Datum: 25. Februar 2010

Schwarzer Tag für die Solarfirmen in Minden-Lübbecke

Zur geplanten Kürzung der Solarstromvergütungen erklärt die grüne Bundestagsabgeordnete Ute Koczy:

Der gestrige Koalitionsbeschluss über eine drastische Kürzung der Photovoltaikförderung bedeutet einen schwarzen Tag für die Solarfirmen in Minden-Lübbecke.

Die schwarz-gelbe Koalition riskiert damit massive Arbeitsplatzverluste in einer der zukunftsfähigsten Branchen Minden-Lübbeckes. Die Entscheidung bedeutet auch einen schweren Rückschlag für die technologische Entwicklung Deutschlands im weltweiten Wettbewerb. Die lachenden Dritten sind Produzenten in China und den USA.

Nach den Plänen von Union und FDP soll die Förderung ab dem 1. Juli bei Dachanlagen um 16 Prozent, bei Freiflächen um 15 Prozent und bei Konversionsflächen um 11 Prozent gekürzt werden. Konversionsflächen beziehen sich auf industriell oder militärisch genutzte Flächen. Die Förderung auf Ackerflächen soll komplett gestoppt werden. Interessant ist dabei die Interpretation von Freiflächen. Da sich diese zum größten Teil aus Ackerflächen und Konversionsflächen zusammensetzen, bleibt abzuwarten, welche Flächen dann noch von einer 15-prozentigen Kürzung betroffen sind.

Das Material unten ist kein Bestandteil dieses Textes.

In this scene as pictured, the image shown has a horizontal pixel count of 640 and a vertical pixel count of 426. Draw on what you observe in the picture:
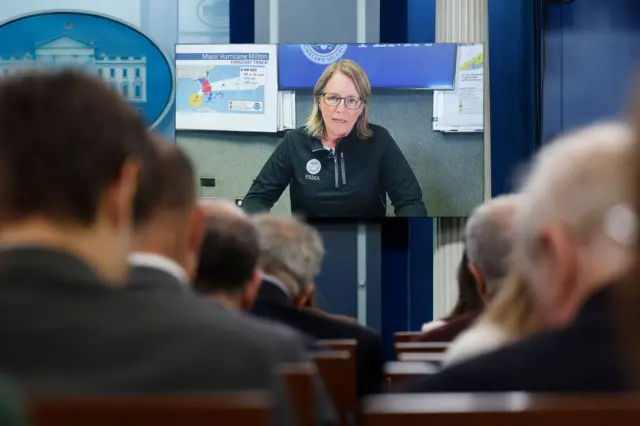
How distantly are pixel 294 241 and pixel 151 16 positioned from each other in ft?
16.0

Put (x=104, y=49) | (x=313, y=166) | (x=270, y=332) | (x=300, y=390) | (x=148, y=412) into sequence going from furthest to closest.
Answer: (x=104, y=49), (x=313, y=166), (x=270, y=332), (x=300, y=390), (x=148, y=412)

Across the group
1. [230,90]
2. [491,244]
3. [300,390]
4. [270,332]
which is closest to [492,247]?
[491,244]

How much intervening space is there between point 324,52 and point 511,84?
1.39m

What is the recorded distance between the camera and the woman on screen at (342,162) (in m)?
7.18

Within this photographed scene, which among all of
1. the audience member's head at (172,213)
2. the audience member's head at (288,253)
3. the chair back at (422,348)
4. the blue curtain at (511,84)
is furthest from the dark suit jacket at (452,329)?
the blue curtain at (511,84)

Kanzlerin Merkel hat in den letzten vier Jahren schon die Zerschlagung der Biokraftstoffbranche in Deutschland zugelassen. Nun lässt Merkel Umweltminister Röttgen auf die Solarbranche los, während zeitgleich von Union und FDP die Verlängerung der Laufzeiten für Atomkraftwerke voran getrieben wird.  

So wird in der Solarbranche Vertrauen zerschlagen, Planungssicherheit untergraben und das eigentliche Ziel, die Energiewende zu Erneuerbaren Energien zu beschleunigen und den Klimaschutz zu fördern, wird gleich mit beerdigt.